The Great Controversy by Ellen G. White
I’ve finally finished reading The Conflict of the Ages series. I’m ready to get back to reading the Bible itself for my evening devotion. While I am glad to have read a keystone series from our most prolific founding member in the Adventist faith, I’ve discovered that there’s nothing like the original source of faith itself to cement your faith.
The Great Controversy is an odd mishmash of Reformation History, the Millerite movement and subsequent founding of the Adventist Church, and exegesis of the Book of Revelation. I confess, I was not prepared for the merging of the three, and White’s transition is not entirely smooth. We hear a lot about end-time events, the rise of Romanism (aka, the Catholic Church), and other troubling impediments to God’s people before the return of Christ. The Adventist adherence to religious eschatology is on full display here, and if you’re not prepared for it, it can be really startling.
The writing in this book is okay, but White could have used a much better editor to help clarify ideas and arguments. As it is, I think she had a yes-person publishing her work, because my English teacher self kept asking, “So what? How does this connect to the Bible verse you just quoted? Why is this lengthy historical passage here without any explanation or context?” Not great.
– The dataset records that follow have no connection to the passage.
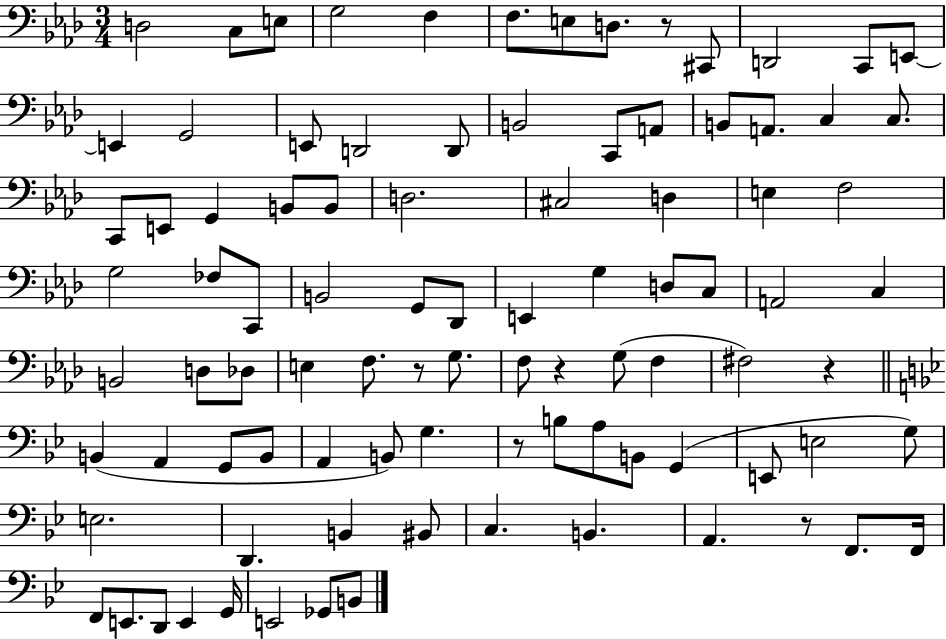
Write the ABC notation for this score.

X:1
T:Untitled
M:3/4
L:1/4
K:Ab
D,2 C,/2 E,/2 G,2 F, F,/2 E,/2 D,/2 z/2 ^C,,/2 D,,2 C,,/2 E,,/2 E,, G,,2 E,,/2 D,,2 D,,/2 B,,2 C,,/2 A,,/2 B,,/2 A,,/2 C, C,/2 C,,/2 E,,/2 G,, B,,/2 B,,/2 D,2 ^C,2 D, E, F,2 G,2 _F,/2 C,,/2 B,,2 G,,/2 _D,,/2 E,, G, D,/2 C,/2 A,,2 C, B,,2 D,/2 _D,/2 E, F,/2 z/2 G,/2 F,/2 z G,/2 F, ^F,2 z B,, A,, G,,/2 B,,/2 A,, B,,/2 G, z/2 B,/2 A,/2 B,,/2 G,, E,,/2 E,2 G,/2 E,2 D,, B,, ^B,,/2 C, B,, A,, z/2 F,,/2 F,,/4 F,,/2 E,,/2 D,,/2 E,, G,,/4 E,,2 _G,,/2 B,,/2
I’m also embarrassed to note that world church administration seems to think that an effective evangelistic tool is to send out free copies of this book to major cities ahead of an evangelistic series meeting. Um, no. This is a highly theological book to be sending out to people who increasingly don’t identify with any faith. Also, let’s not scare people off. I personally recommend White’s small but wonderful Steps to Christ if you would like to read about Jesus Christ as the foundation of faith. And I’m sorry if you’ve received an unsolicited copy of The Great Controversy in the mail. Trust me, that’s not how I’d spend my church’s money. Or perform community outreach.